- _ACTIVITY_
Leave out the pictures and copy the remaining records exactly.

- _MATERIAL TO PROCESS_
_____

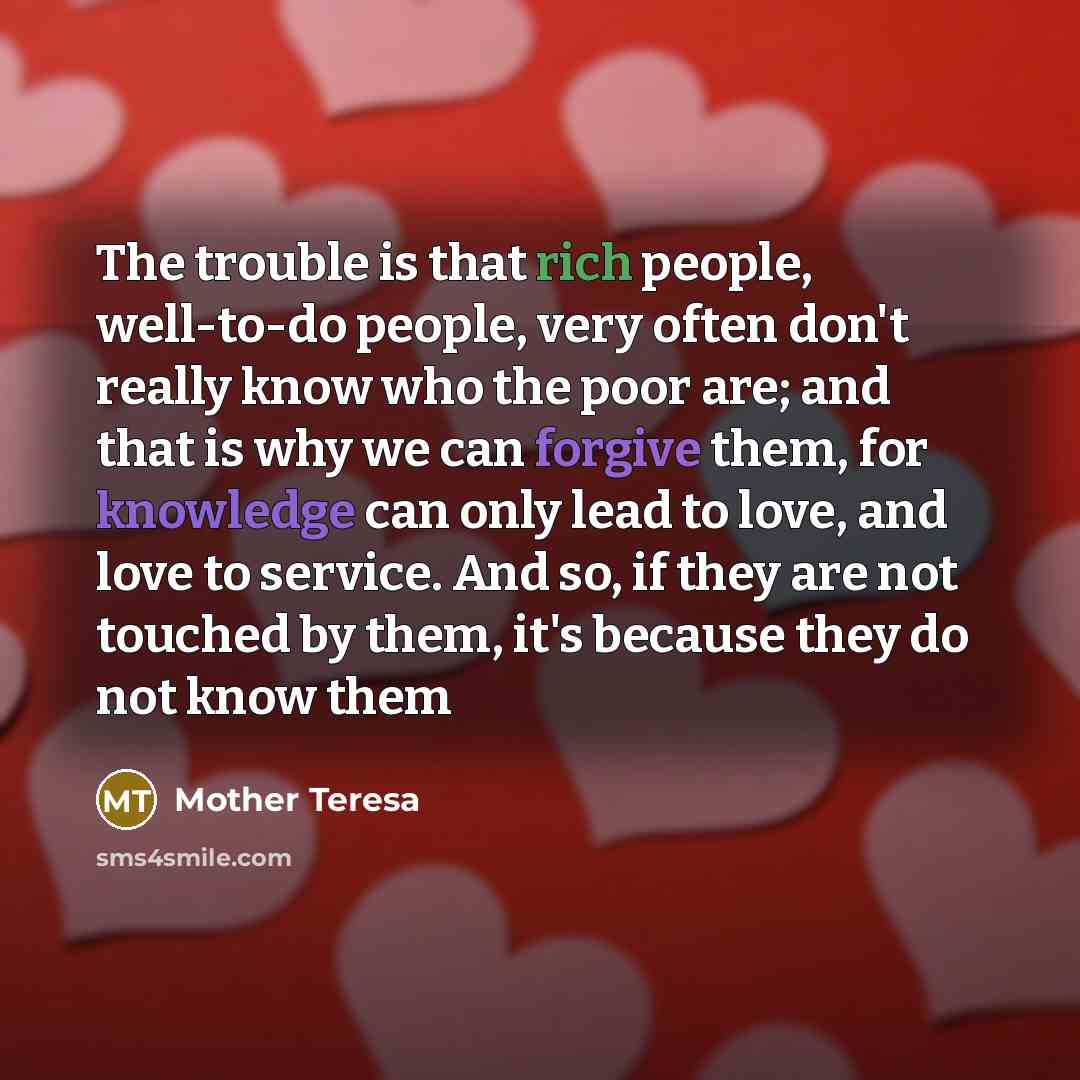 “The trouble is that rich people, well-to-do people, very often…” quote by Mother Teresa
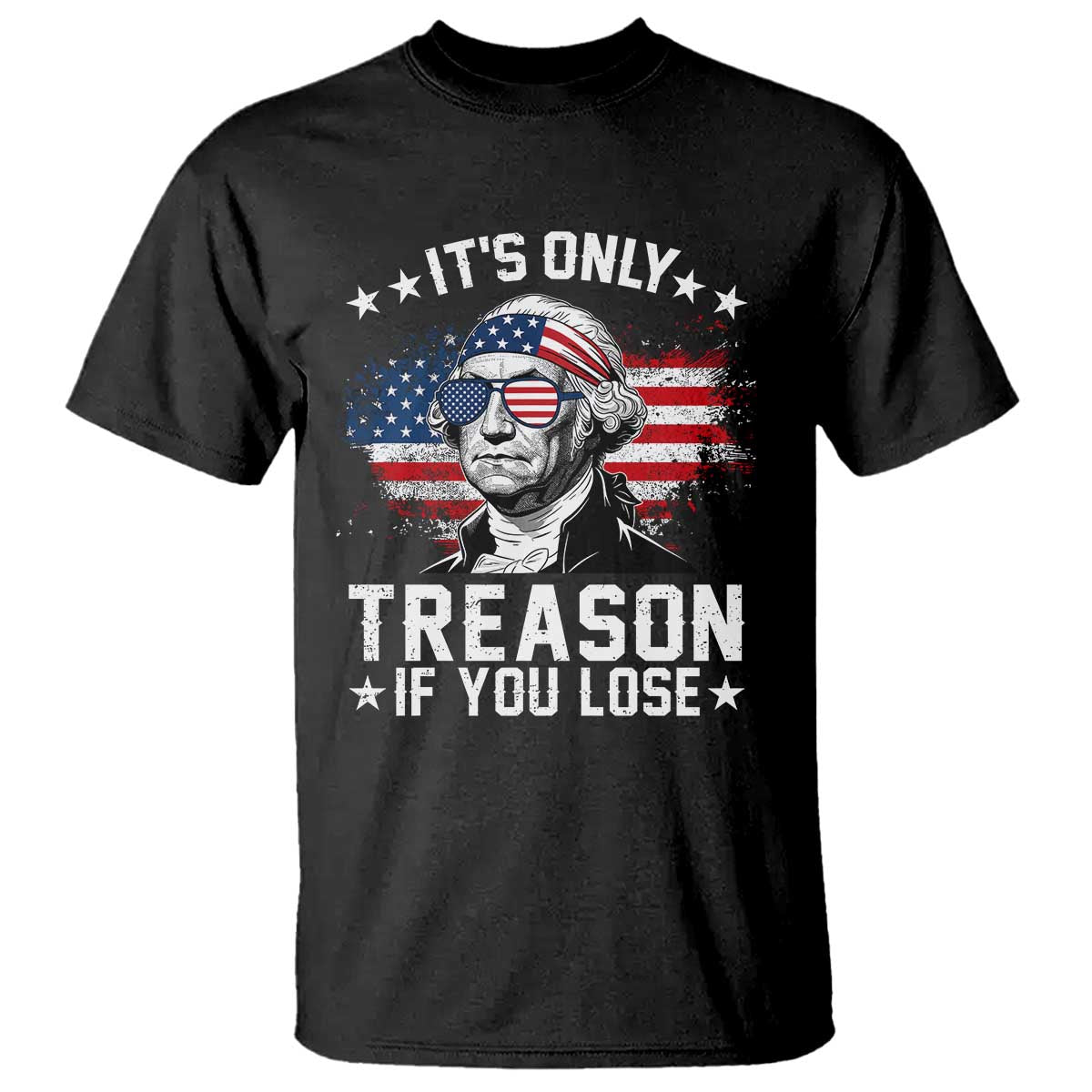 It Is Only Treason If You Lose George Washington T Shirt Funny 4th of July Vintage American Flag
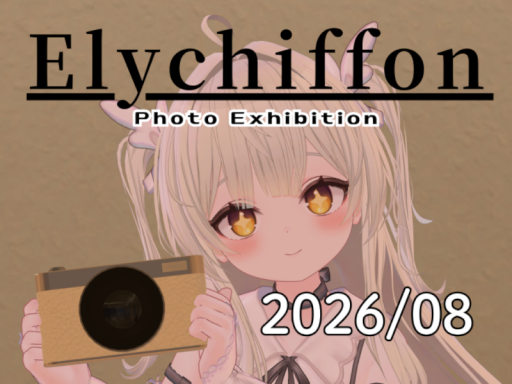 『Elychiffon写真展』2026⁄8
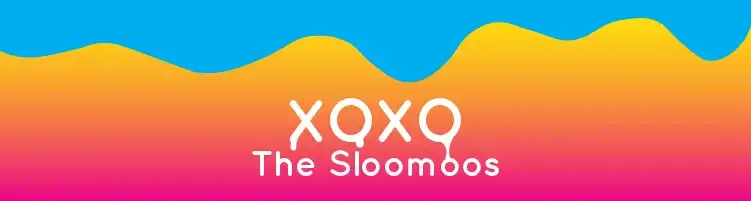 XOXO, The Sloomoos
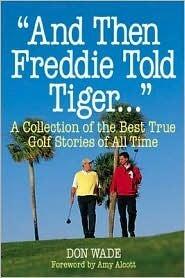 And Then Freddie Told Tiger . . . A Collection of the Best True Golf Stories of All Time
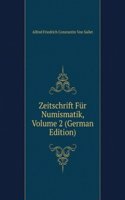 Zeitschrift Fur Numismatik, Volume 2 (German Edition)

_____

- _TASK OUTPUT_
 “The trouble is that rich people, well-to-do people, very often…” quote by Mother Teresa
 It Is Only Treason If You Lose George Washington T Shirt Funny 4th of July Vintage American Flag
 『Elychiffon写真展』2026⁄8
 XOXO, The Sloomoos
 And Then Freddie Told Tiger . . . A Collection of the Best True Golf Stories of All Time
 Zeitschrift Fur Numismatik, Volume 2 (German Edition)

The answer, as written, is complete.